● **TÂCHES À RÉALISER**
1 > D'après le texte sur l'ensilage, de quelle région venaient les deux jeunes gens rencontrés autour de la table d'hôte ?
2 > Résumez plus brièvement le paragraphe du texte sur l'ensilage qui commence par « Vous savez combien j'aime découvrir », en conservant ses faits principaux.
3 > Reproduisez à l'identique le passage du texte sur l'ensilage qui commence par « Vous savez combien » et se termine par « faisaient de l’ensilage. ».

● **TEXTE SOURCE**
·····

L’ensilage

Le village de Cheminas, où j’ai découvert ce mot

Vous savez combien j’aime découvrir de nouveaux mots. Ce fut le cas l’autre soir, dans une maison de vigneron en Ardèche, dont je vous parlerai quand mon travail me laissera un peu plus de loisir pour ce faire. Autour d’une table d’hôte, nous faisions connaissance. Deux jeunes gens de la Haute Loire venaient des environs du Puy en Velay pour travailler dans le coin. Lorsque je leur demandai en quoi consistait leur métier, ils m’expliquèrent qu’ils faisaient de l’ensilage.

Je pensai tout de suite au « silo », mais nous étions loin des plaines céréalières que je connaissais… Pourtant je n’avais pas tout à fait tort! Lisons le CNRTL, comme d’habitude…

« AGRIC. Opération de mise en silo (pour sa conservation pendant l’hiver) d’une récolte (de grains, racines ou fourrages verts). Herbes et trèfles ramassés pour l’ensilage; prairies artificielles destinées à l’ensilage.L’ensilage repose sur le déclenchement de fermentations qui favorisent la conservation (Wolkowitsch, Élév.,1966, p. 147).

P. méton.La récolte ainsi conservée.Des bêtes (…) sont entretenues l’hiver avec du foin, du maïs, de l’ensilage (Wolkowitsch, Élév.,1966, p. 147). »

·····

● **MATÉRIEL FOURNI**

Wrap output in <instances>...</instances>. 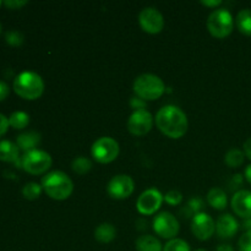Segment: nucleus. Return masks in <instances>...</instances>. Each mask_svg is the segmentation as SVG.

·····

● **RÉPONSES PAR TÂCHE**
1 > Ils venaient de la Haute Loire, des environs du Puy en Velay.

2 > Amateur de mots nouveaux, j'en ai découvert un l'autre soir, lors d'une table d'hôte dans une maison de vigneron en Ardèche. Deux jeunes gens venus des environs du Puy en Velay, en Haute Loire, pour travailler dans le coin m'ont expliqué que leur métier consistait à faire de l'ensilage.

3 >
Vous savez combien j’aime découvrir de nouveaux mots. Ce fut le cas l’autre soir, dans une maison de vigneron en Ardèche, dont je vous parlerai quand mon travail me laissera un peu plus de loisir pour ce faire. Autour d’une table d’hôte, nous faisions connaissance. Deux jeunes gens de la Haute Loire venaient des environs du Puy en Velay pour travailler dans le coin. Lorsque je leur demandai en quoi consistait leur métier, ils m’expliquèrent qu’ils faisaient de l’ensilage.